Fallen angels: flight path to outperformance?

Fallen angels can generate attractive returns when they come good, but not every bond is a recovery story waiting to happen. Times of economic crisis can give them a boost, but when moving towards economic recovery, other options within the high yield universe may be more interesting.

Fallen angels have recently ascended to saint-like status in the eyes of some fixed income investors.

A fallen angel is a bond that is downgraded from an investment-grade (IG) rating to high yield (HY). While sounding negative at the headline level, the downgrade can create opportunities for investors with the flexibility to invest across the credit spectrum.

The bond’s move down the rating categories can result in price dislocation, as investors who can only hold IG become forced sellers, widening the bond’s spread versus similarly rated peers.
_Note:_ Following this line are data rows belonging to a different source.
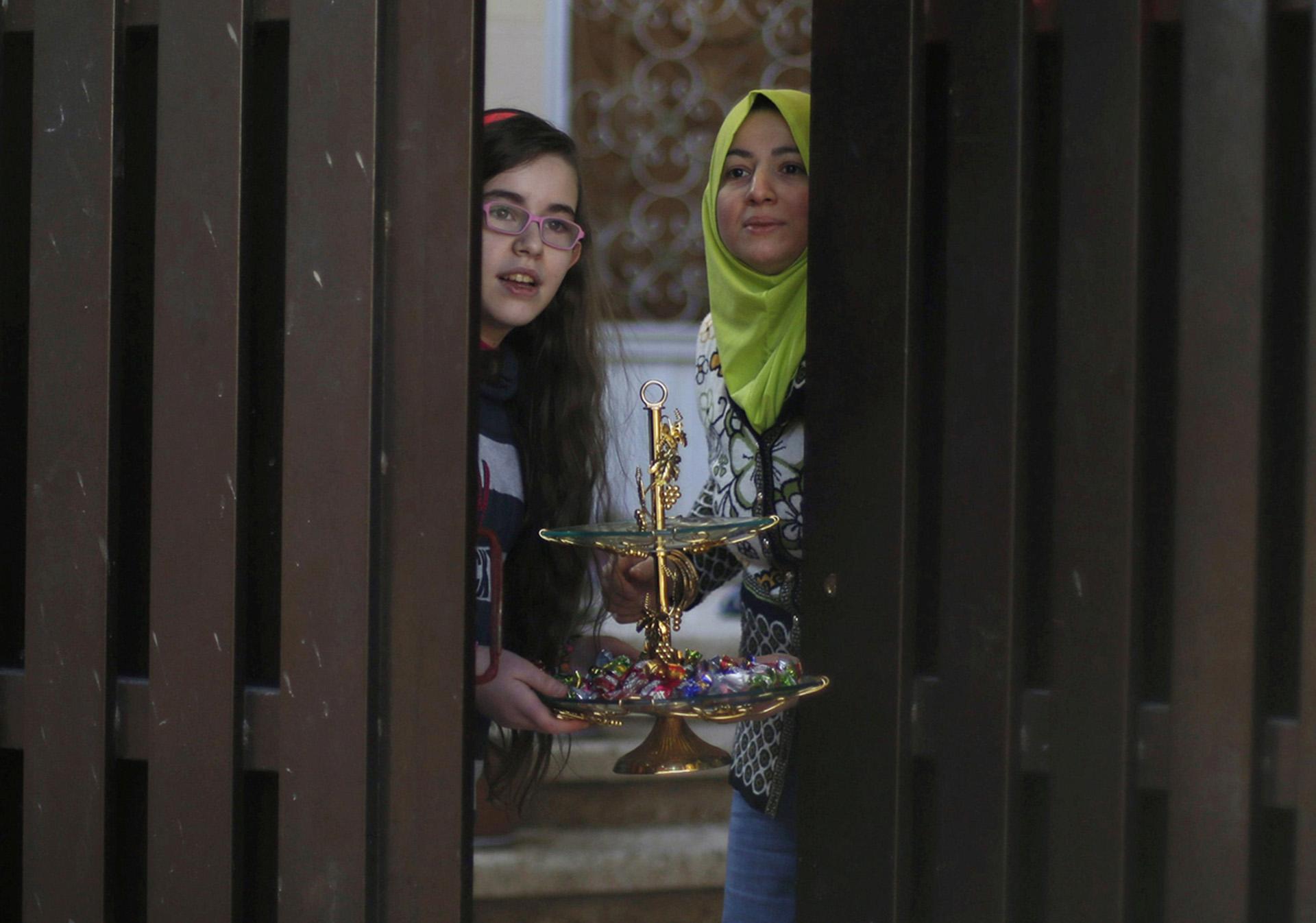 Civiles preparan dulces y golosinas para recibir a las fuerzas de seguridadque entran el distrito al Zirai(Reuters)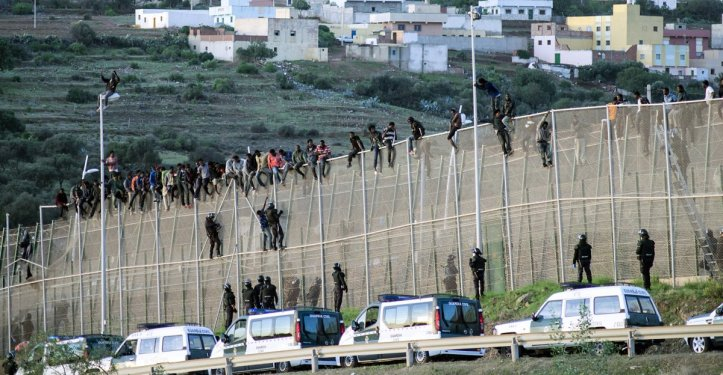 Desperate people attempt to scale the border fences in Algeria in their attempt to enter Western Europe
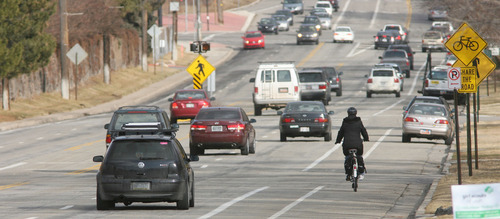 Steve Griffin  |  The Salt Lake Tribune A biker rides on the sidewalk on Sunnyside Avenue in Salt Lake City Wednesday.  Salt Lake City has delayed plans for a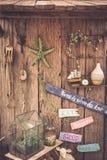 Weinlesereisestillleben auf altem Bretterzaun mit Seil, Starfish, Kompass, Holzschildern und Zubehör Stockbild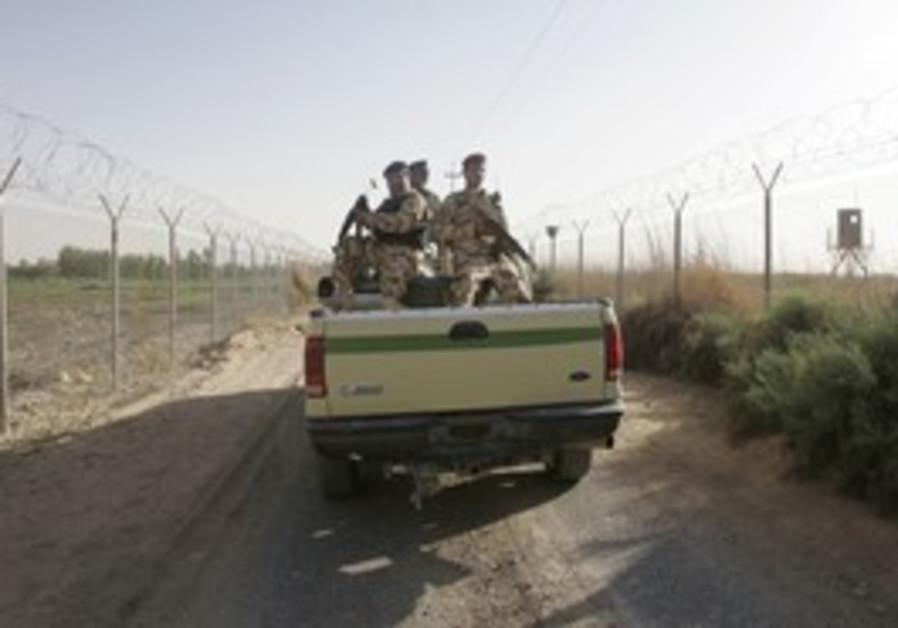 Iraqi soldiers patrol the Iraqi-Syrian border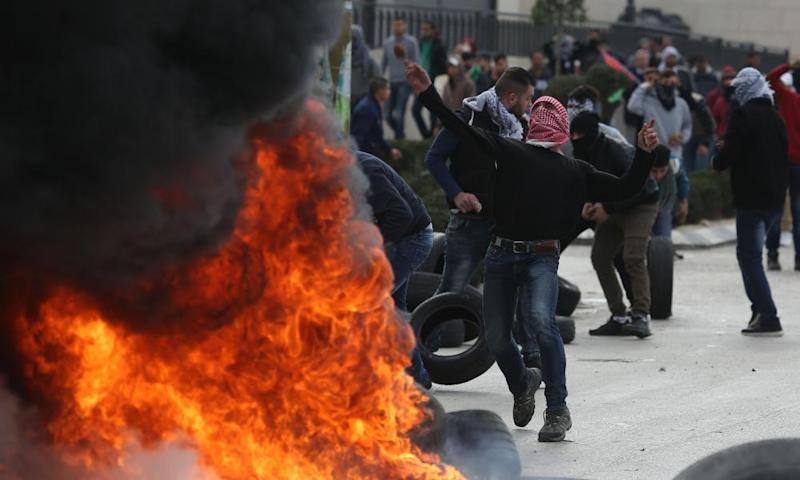 Protesters set tyres on fire during a protest in Ramallah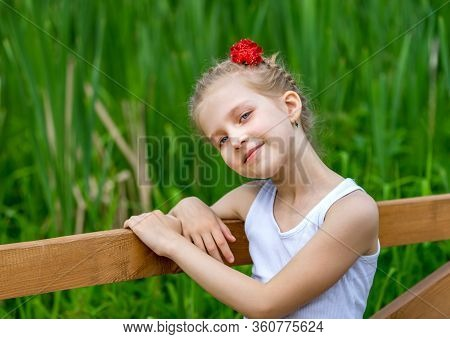Portrait Of Young Positive Girl In Park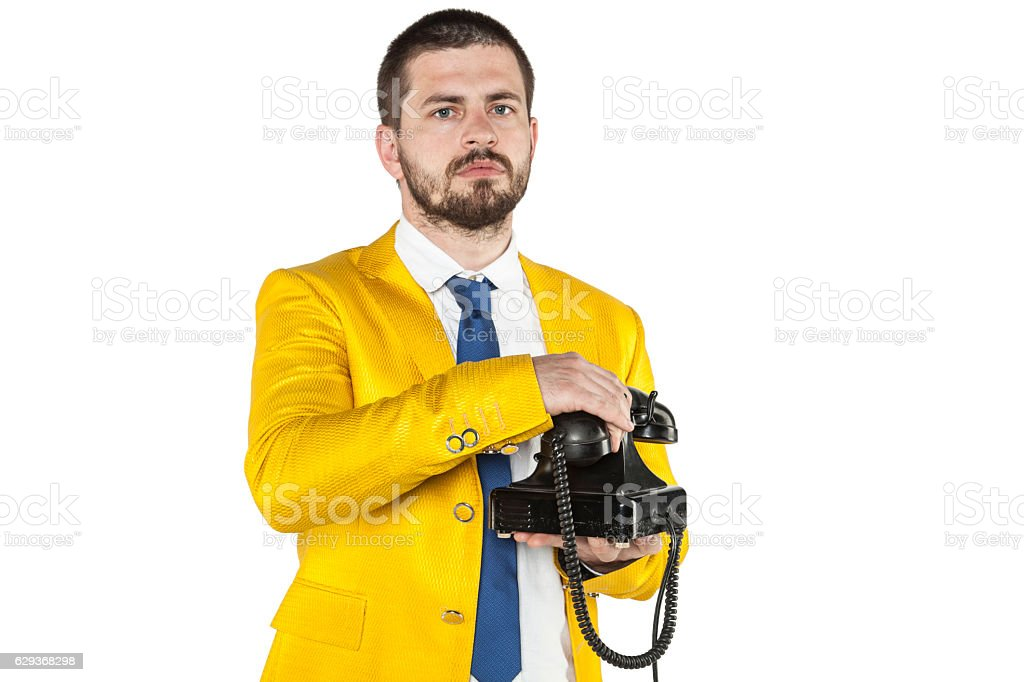 businessman in a gold suit hangs up the phone stock photo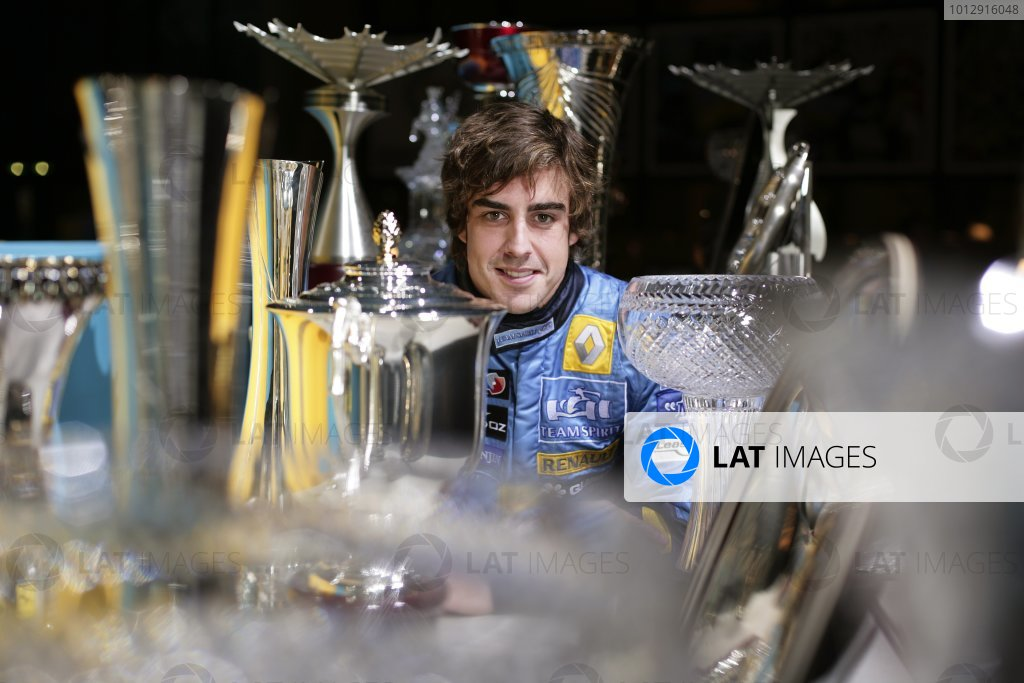 2005 Fernando Alonso - World Champion Fernando Alonso, the 2005 Formula One World Drivers Champion, is photographed amonmgst all his trophies from the 2005 season. Photo: Steven Tee/Renault F1 ref: VY9E3871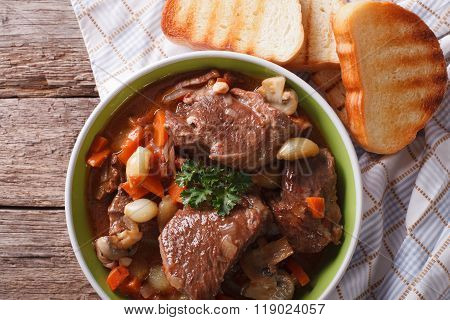 Rustic Beef Bourguignon In A Bowl On A Table Close-up. Horizontal Top View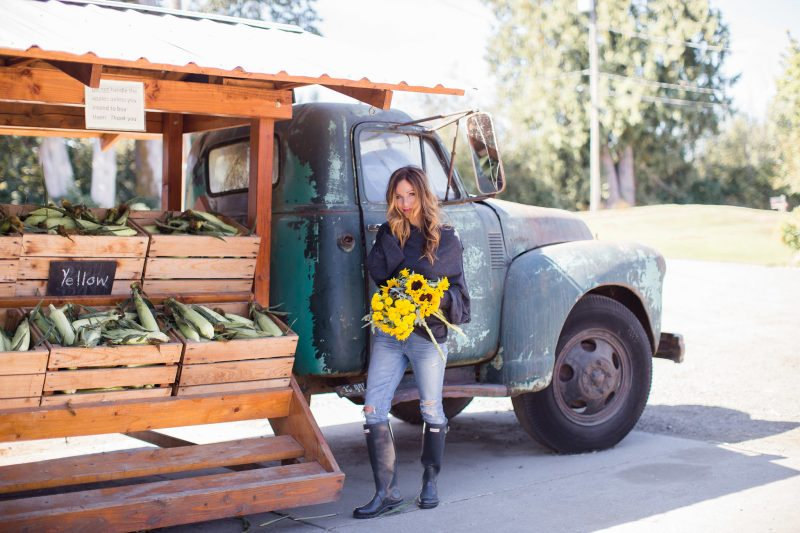 Leslie of Pretty Petals with farm truck and sunflowers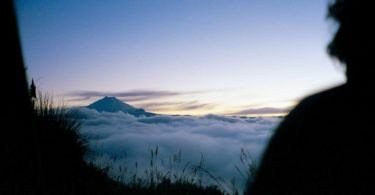 Volcano Cotopaxi seen from above the clouds climbing up into the Andes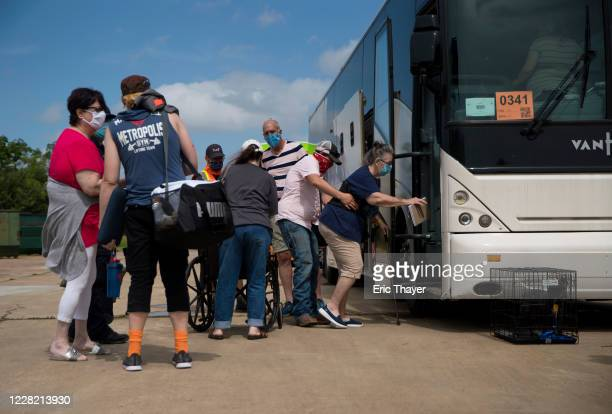 People board buses at the Port Arthur Civic Center to evacuate the city ahead of Hurricane Laura on August 26, 2020 in Port Arthur, Texas. Hurricane...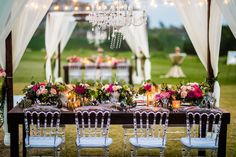 Chandeliers lend timeless elegance to canopied tables filled with ruby red and pastel flowers, an ideal color scheme for the fall months. Via Lin &Jirsa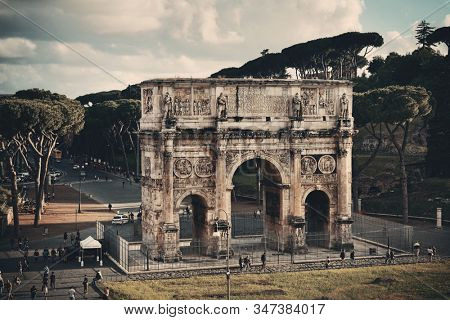 ROME - MAY 12: Arch of Constantine with tourists on May 12, 2016 in Rome, Italy. Rome ranked 14th in the world, 3rd in European Union, and 1st the most popular tourism attraction in Italy.
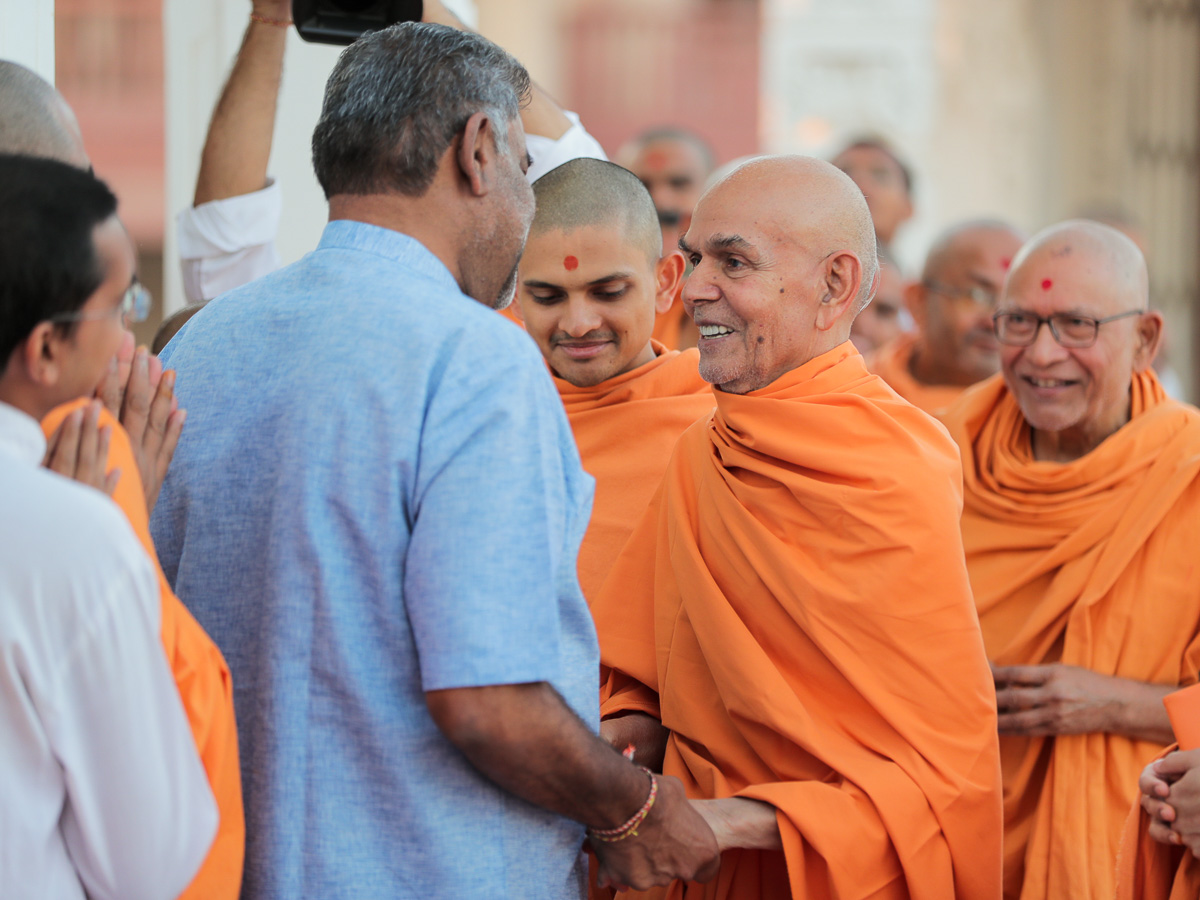 Swamishri shares a light moment with a devotee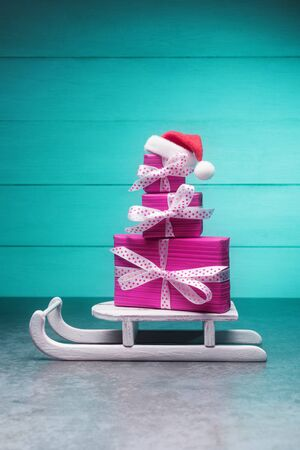 Pink gift boxes in Santa's hat on sleigh over turquoise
We’re not seeing as much forced selling as was the case historically, as more investors opt for unconstrained fixed income strategies, but nonetheless, it still occurs to a degree.

Fallen angels also have the potential to rebrand as ‘rising stars’ – where they regain their IG status, pricing higher as a result. In this scenario, the issuer company has typically been downgraded for a specific reason, quickly makes changes to address it (such as issuing equity), or the macro environment shifts significantly, and its results improve. Its shelf life as HY company is short.

Identifying the fallen angels that quickly convert to rising stars is perhaps the ultimate HY trade. Conversely, holding bonds that continue to be downgraded – so-called ‘falling knives’ – represents the downside of angel ownership.

In between the star ‘winners’ and the knife ‘losers’ is the common outcome for a fallen angel bond. Here, the rating downgrade is usually driven by the company holding too much debt or the sector being in collapse and leverage goes up – these types of scenarios take a long time to unwind, the bond loses its angel accolade and becomes a normal BB.

From our perspective, fallen angels can generate returns when they come good, but that doesn’t happen all the time. They only really perform during specific points in the economic cycle.

When they work

In the period immediately following a large influx of fallen angels into high yield – essentially, during an economic crisis – we often see outperformance. Notable examples are the global economic slowdown of 2016, where US fallen angels returned 26.0% versus 13.2% for US BBs and 17.5% for the US HY market as a whole, and the peak of the Covid pandemic in 2020 (15.0% vs. 8.6% & 6.2% respectively).

In both examples, the global economy slowed down and IG companies suffered downgrades. These bonds are long duration, low coupon with a low cash price. They were bought by HY investors as the highest-rated bonds in the asset class. When the economy recovered, they rallied back to prior levels with a number upgrading to IG as rising stars.

 

Chart 1: 2020 – Covid-induced economic slowdown, FAs outperform BBs

Source: Bloomberg, 29 June 2023

 

...and when they don’t

As we move through the cycle towards recovery, lower-quality credit tends to outperform, with the longer-duration, higher-quality credits underperforming, especially as you hit late cycle, such as in 2018, when US fallen angels returned -4.7% on the year versus -2.4% for US BB and -2.2 for US HY as a whole. Similarly in 2022, US fallen angels returned -13.9% versus -10.5% and -11.2% for US BB and US HY respectively.

 

Chart 2: 2022 – Late cycle, BBs outperform FAs

Source: Bloomberg, 29 June 2023

 

The data shows a clear pattern: in down years for HY, fallen angels underperform standard BBs, and in the years following the end of a cycle with a new cohort of fallen angels, they outperform.

 

Chart 3: Annual returns through the cycle

Source: Bloomberg, 29 June 2023

 

We’re still not certain that we have reached the end of the cycle, leaving fallen angels vulnerable to underperformance. And with companies more operationally agile and more conservative having learnt lessons during the pandemic, we may not get the wave of downgrades to stimulate outperformance on the way out of the next downturn.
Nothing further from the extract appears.